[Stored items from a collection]
=== Begin Enclosure ===

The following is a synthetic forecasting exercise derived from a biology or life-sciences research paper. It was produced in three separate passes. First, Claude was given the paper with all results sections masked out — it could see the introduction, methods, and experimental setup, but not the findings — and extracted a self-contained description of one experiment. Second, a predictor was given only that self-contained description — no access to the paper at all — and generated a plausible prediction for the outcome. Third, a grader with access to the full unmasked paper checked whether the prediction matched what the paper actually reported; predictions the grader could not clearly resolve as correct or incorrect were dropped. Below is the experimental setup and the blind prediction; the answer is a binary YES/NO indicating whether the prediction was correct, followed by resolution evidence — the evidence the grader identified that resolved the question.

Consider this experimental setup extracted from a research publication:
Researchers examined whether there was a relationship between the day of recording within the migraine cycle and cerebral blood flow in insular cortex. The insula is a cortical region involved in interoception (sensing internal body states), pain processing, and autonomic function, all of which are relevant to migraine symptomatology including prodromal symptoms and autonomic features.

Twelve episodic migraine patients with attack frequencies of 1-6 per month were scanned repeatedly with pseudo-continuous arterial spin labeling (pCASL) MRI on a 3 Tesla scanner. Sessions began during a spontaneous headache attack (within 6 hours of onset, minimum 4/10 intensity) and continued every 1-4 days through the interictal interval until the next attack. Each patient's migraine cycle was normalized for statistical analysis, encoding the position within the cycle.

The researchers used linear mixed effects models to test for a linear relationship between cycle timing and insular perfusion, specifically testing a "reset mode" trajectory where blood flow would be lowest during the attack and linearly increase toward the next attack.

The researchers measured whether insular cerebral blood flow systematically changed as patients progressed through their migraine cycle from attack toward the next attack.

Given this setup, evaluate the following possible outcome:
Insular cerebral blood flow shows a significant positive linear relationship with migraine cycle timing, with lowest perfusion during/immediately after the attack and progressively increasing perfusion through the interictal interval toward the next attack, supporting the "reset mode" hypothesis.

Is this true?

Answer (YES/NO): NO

=== End Enclosure ===

What you should produce is an exact retyping of every line above.

* EXERCISE SOLUTION
The following is a synthetic forecasting exercise derived from a biology or life-sciences research paper. It was produced in three separate passes. First, Claude was given the paper with all results sections masked out — it could see the introduction, methods, and experimental setup, but not the findings — and extracted a self-contained description of one experiment. Second, a predictor was given only that self-contained description — no access to the paper at all — and generated a plausible prediction for the outcome. Third, a grader with access to the full unmasked paper checked whether the prediction matched what the paper actually reported; predictions the grader could not clearly resolve as correct or incorrect were dropped. Below is the experimental setup and the blind prediction; the answer is a binary YES/NO indicating whether the prediction was correct, followed by resolution evidence — the evidence the grader identified that resolved the question.

Consider this experimental setup extracted from a research publication:
Researchers examined whether there was a relationship between the day of recording within the migraine cycle and cerebral blood flow in insular cortex. The insula is a cortical region involved in interoception (sensing internal body states), pain processing, and autonomic function, all of which are relevant to migraine symptomatology including prodromal symptoms and autonomic features.

Twelve episodic migraine patients with attack frequencies of 1-6 per month were scanned repeatedly with pseudo-continuous arterial spin labeling (pCASL) MRI on a 3 Tesla scanner. Sessions began during a spontaneous headache attack (within 6 hours of onset, minimum 4/10 intensity) and continued every 1-4 days through the interictal interval until the next attack. Each patient's migraine cycle was normalized for statistical analysis, encoding the position within the cycle.

The researchers used linear mixed effects models to test for a linear relationship between cycle timing and insular perfusion, specifically testing a "reset mode" trajectory where blood flow would be lowest during the attack and linearly increase toward the next attack.

The researchers measured whether insular cerebral blood flow systematically changed as patients progressed through their migraine cycle from attack toward the next attack.

Given this setup, evaluate the following possible outcome:
Insular cerebral blood flow shows a significant positive linear relationship with migraine cycle timing, with lowest perfusion during/immediately after the attack and progressively increasing perfusion through the interictal interval toward the next attack, supporting the "reset mode" hypothesis.

Is this true?

Answer (YES/NO): NO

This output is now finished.